GIVEN MATERIAL:

┌────────

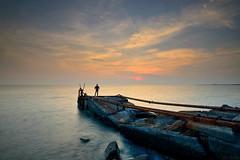 (Eson Huang) Tags: sunset sun seaside nikon dusk taiwan tokina kaohsiung            t116  d5100 t1116mm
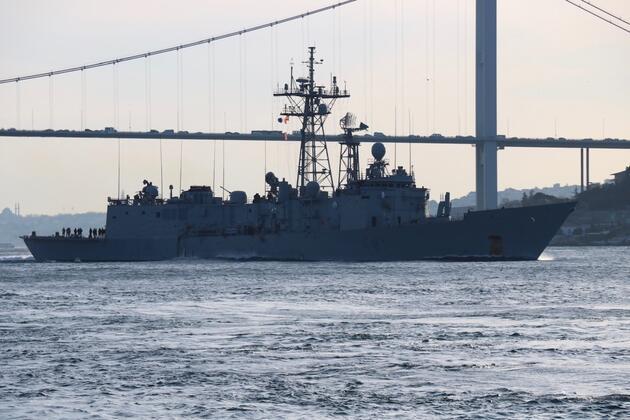 NATO'nun 3 savaş gemisi İstanbul Boğazı'ndan geçti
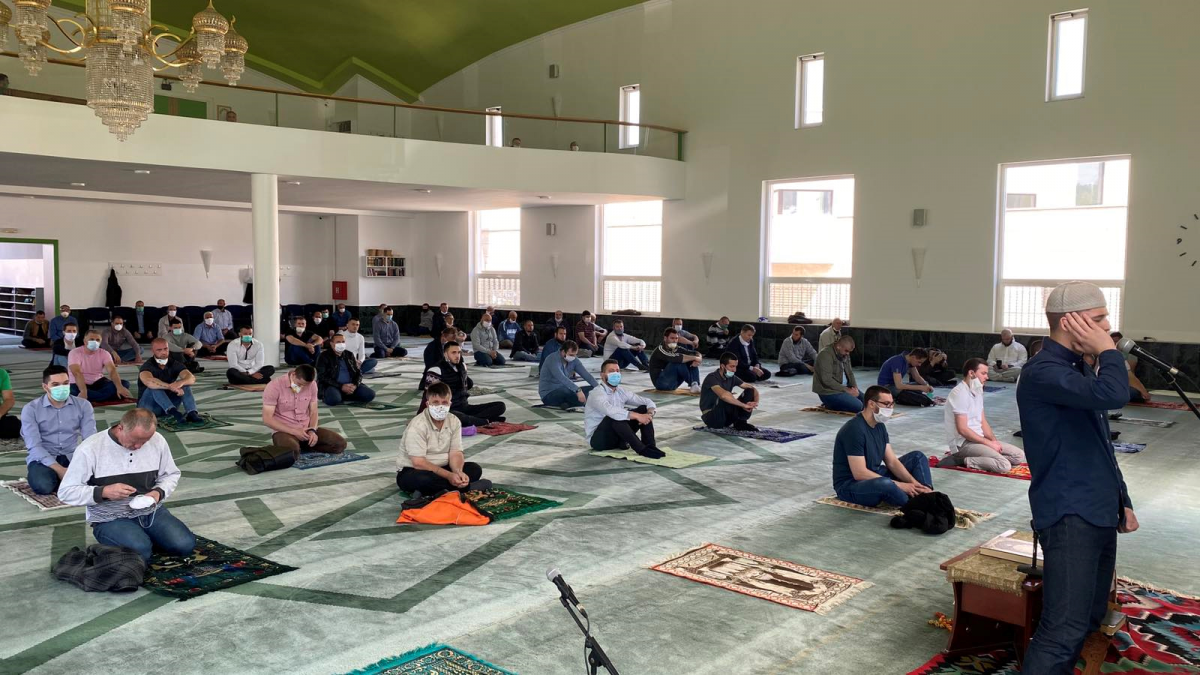 Džuma-namaz u tuzlanskim džamijama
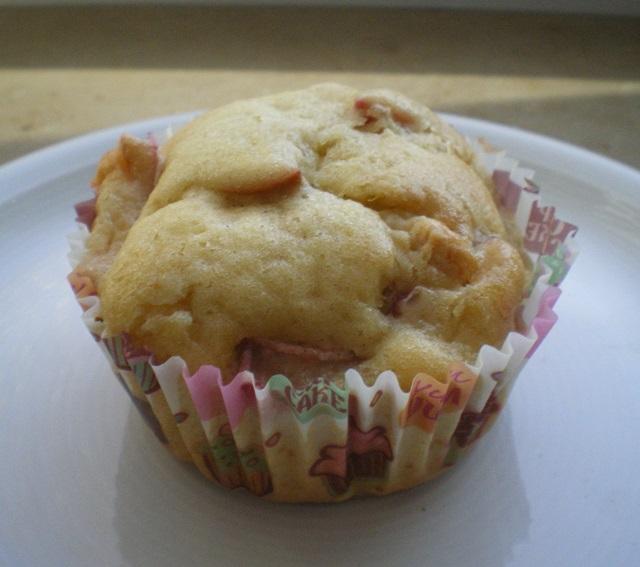 sekundentakt rhabarber muffins mit wei er schokolade. Black Bedroom Furniture Sets. Home Design Ideas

└────────

PROBLEM STATEMENT:
Before copying the material, set its pictures aside; then transcribe it word for word.

TASK OUTPUT:
 (Eson Huang) Tags: sunset sun seaside nikon dusk taiwan tokina kaohsiung            t116  d5100 t1116mm
 NATO'nun 3 savaş gemisi İstanbul Boğazı'ndan geçti
 Džuma-namaz u tuzlanskim džamijama
 sekundentakt rhabarber muffins mit wei er schokolade. Black Bedroom Furniture Sets. Home Design Ideas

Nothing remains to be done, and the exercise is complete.